(Spatial reasoning dataset excerpts)
** start **

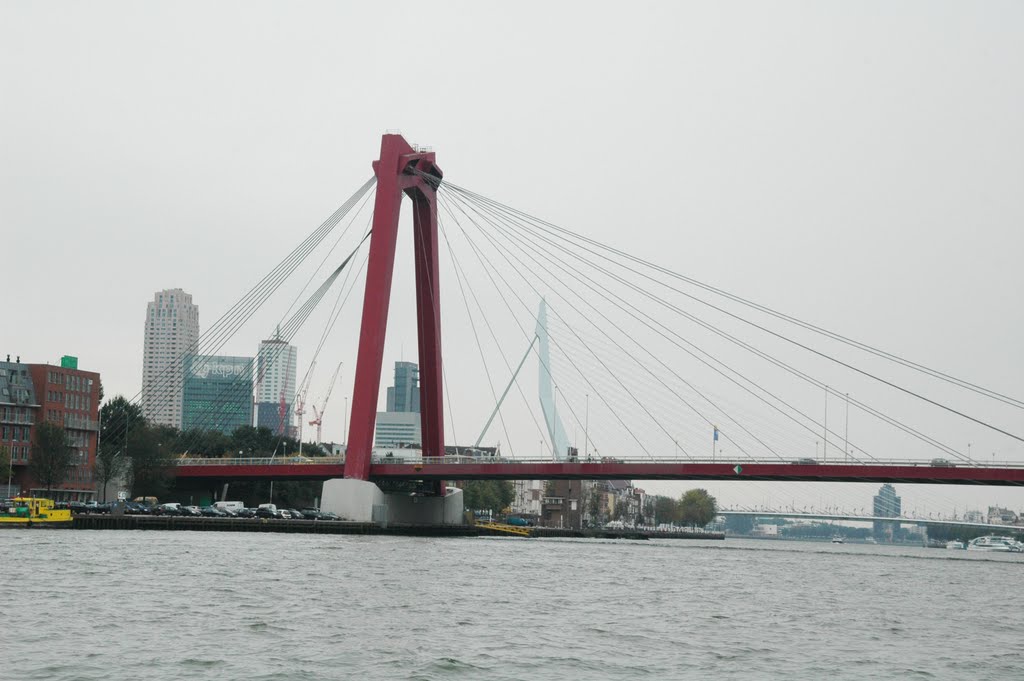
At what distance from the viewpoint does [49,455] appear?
8869cm

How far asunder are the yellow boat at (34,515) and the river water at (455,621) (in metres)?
14.9

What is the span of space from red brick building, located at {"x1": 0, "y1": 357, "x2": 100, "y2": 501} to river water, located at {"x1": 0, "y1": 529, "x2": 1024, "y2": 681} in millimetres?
39304

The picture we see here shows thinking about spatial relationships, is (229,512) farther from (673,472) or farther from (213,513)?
(673,472)

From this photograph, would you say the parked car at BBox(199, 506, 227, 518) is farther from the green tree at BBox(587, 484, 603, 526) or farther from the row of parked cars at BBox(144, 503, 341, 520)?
the green tree at BBox(587, 484, 603, 526)

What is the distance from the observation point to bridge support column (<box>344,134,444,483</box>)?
7556 centimetres

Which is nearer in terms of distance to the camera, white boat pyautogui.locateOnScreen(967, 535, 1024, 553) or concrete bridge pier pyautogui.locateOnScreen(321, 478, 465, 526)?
concrete bridge pier pyautogui.locateOnScreen(321, 478, 465, 526)

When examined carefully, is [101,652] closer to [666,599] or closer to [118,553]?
[666,599]

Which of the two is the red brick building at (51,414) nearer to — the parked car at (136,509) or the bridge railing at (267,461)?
the parked car at (136,509)

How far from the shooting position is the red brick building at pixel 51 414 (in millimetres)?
91125

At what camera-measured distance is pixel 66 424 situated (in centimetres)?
9450

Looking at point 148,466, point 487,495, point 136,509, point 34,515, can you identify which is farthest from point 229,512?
point 487,495

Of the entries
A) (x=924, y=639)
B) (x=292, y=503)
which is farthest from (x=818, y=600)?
(x=292, y=503)

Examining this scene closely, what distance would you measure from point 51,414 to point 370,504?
2839cm

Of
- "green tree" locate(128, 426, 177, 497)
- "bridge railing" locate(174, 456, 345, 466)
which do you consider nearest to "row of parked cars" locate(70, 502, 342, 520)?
"green tree" locate(128, 426, 177, 497)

** end **

## WORK TO BE COMPLETED
Quote verbatim the portion of the items that starts with the line containing "Examining this scene" and continues through the last line of the items, including both ends.

## EXERCISE SOLUTION
Examining this scene closely, what distance would you measure from point 51,414 to point 370,504?
2839cm

Of
- "green tree" locate(128, 426, 177, 497)
- "bridge railing" locate(174, 456, 345, 466)
which do you consider nearest to "row of parked cars" locate(70, 502, 342, 520)?
"green tree" locate(128, 426, 177, 497)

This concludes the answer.